* _Source passage_:
──────

A Guide To The Most Landlord-Friendly States

Key Takeaways


Operating as a landlord is one of the best ways to pursue a career in real estate. Few exit strategies, for that matter, have proven more capable of generating long-term profits and facilitating financial independence. It is worth noting, however, that today’s most successful rental property owners are those who know where to invest. The market in which a rental property is located will play an instrumental role in its success or failure. Therefore, landlords must pay special considerations to where they buy their homes. Landlord-friendly states, for example, warrant a great deal of consideration.

What Factors Make States Landlord Friendly?

From tenant-landlord laws to taxes and insurance rates, landlords in each and every state are expected to abide by countless rules and regulations. It is worth noting, however, that many of the regulations put in place to maintain order are extremely localized. Outside of a few nationally recognized exceptions, many of the laws governing landlord and tenant relations change from state to state. As a result, there are several existing factors that make some states more conducive to the prospect of owning rental properties than others.

While the factors investors find most attractive are essentially subjective, there are approximately six that are universally found in today’s most landlord-friendly states:

  • Eviction Process: Evictions are perhaps the most feared aspect of rental property investing, which is why many landlords covet states which ease the process. Subsequently, some states make it a lot easier to evict bad tenants than others. While some tenant-friendly states make it nearly impossible, others tend to side with landlords by making the eviction process as quick and painless as possible, exercising a low tolerance for tenants who breach their leases.

──────

* _Material_:
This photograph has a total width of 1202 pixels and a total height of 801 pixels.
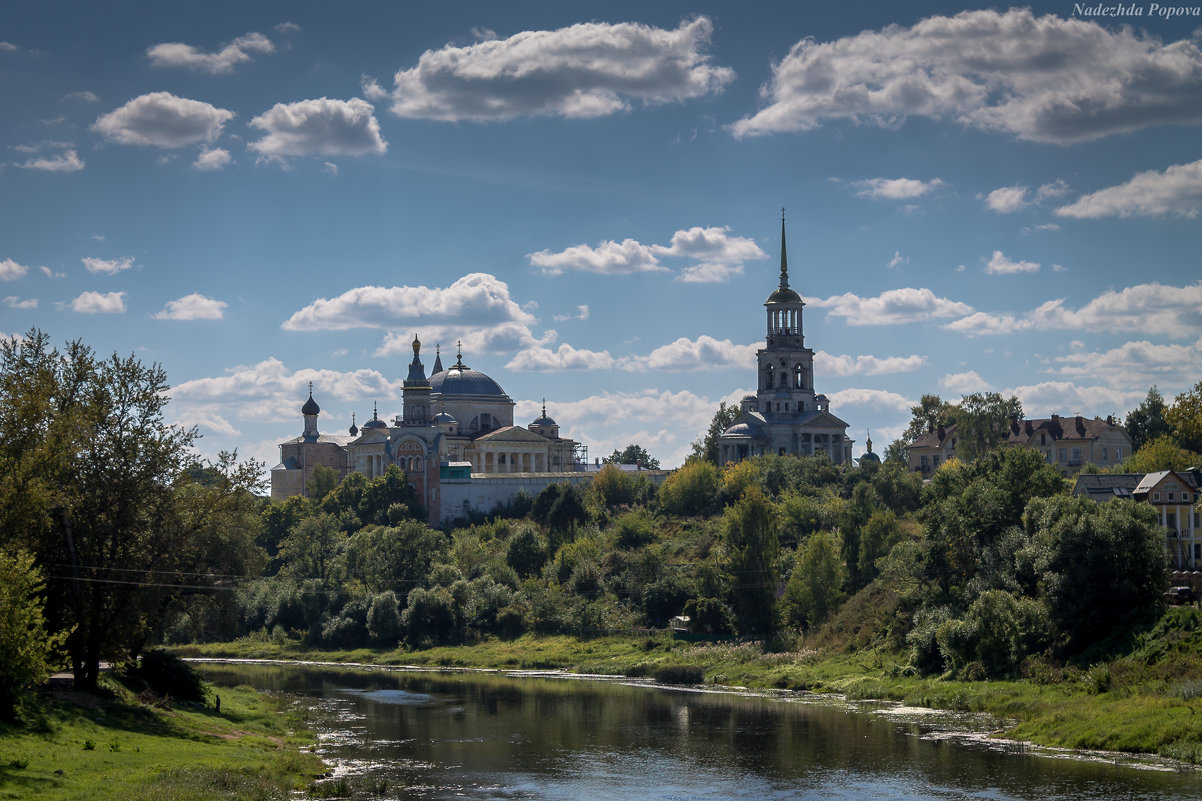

──────

* _Tasks to complete_:
a) Drawing on the guide to landlord-friendly states, explain why some states are more conducive to owning rental properties than others.
b) Extend the guide to landlord-friendly states, picking up from its final sentence.

* _Answers by task_:
a) Many of the regulations that maintain order are extremely localized. Apart from a few nationally recognized exceptions, the laws governing landlord and tenant relations change from state to state, so conditions for owning rental properties differ from one state to another.

b)
  • Landlord & Tenant Rights: Both tenants and landlords are awarded rights in each state, but the degree to which those rights are carried out will vary significantly across state lines. Sometimes tenant rights, for example, are so extreme that they may actually jeopardize the financial standing of the landlord. On the other hand, there are several states that have developed a more balanced reputation—one that favors each party. As an landlord, it may be in your best interest to invest in states whose laws don’t work against your right to earn a living.

  • Rent Control: As its name suggests, rent control is often implemented to control the cost of rent in certain areas. Some states don’t allow landlords to increase rents despite inflation, and yearly increases in taxes and utilities. The idea is to prevent ill intentioned landlords from price gouging tenants, but the laws may hurt well-intentioned landlords trying to earn a living. Therefore, investors looking to become landlords should pay special considerations to any areas that fall under the rent control umbrella.

  • Registration & Licenses: There are a number of states that require landlords to acquire both registrations and licenses to actively rent their real estate assets to tenants. The licenses and regulations are, not surprisingly, to prepare homeowners for the prospects of becoming a landlord. That said, many of these credentials cost money, and can be more of a burden to some landlords, so it may be in an investor’s best interest to lease in a landlord-friendly state that doesn’t require them.

  • Tax & Insurance Rates: Property taxes, and sometimes even insurance rates, are established by local municipalities. As a result, prospective landlords will want to consider the property taxes that will be imposed on their own assets in the event they rent them out. Consequently, some states have much higher taxes than others, so it may literally pay to look at local taxes before investing in a rental property.

  • Competition: The golden rule of real estate investing still reigns true: location, location, location. The location in which an investor chooses to buy a rental property is more important than ever, in fact. Due largely to the amount of competition in each market, investors will want to choose their location wisely. That said, some states inherently have more competition than others.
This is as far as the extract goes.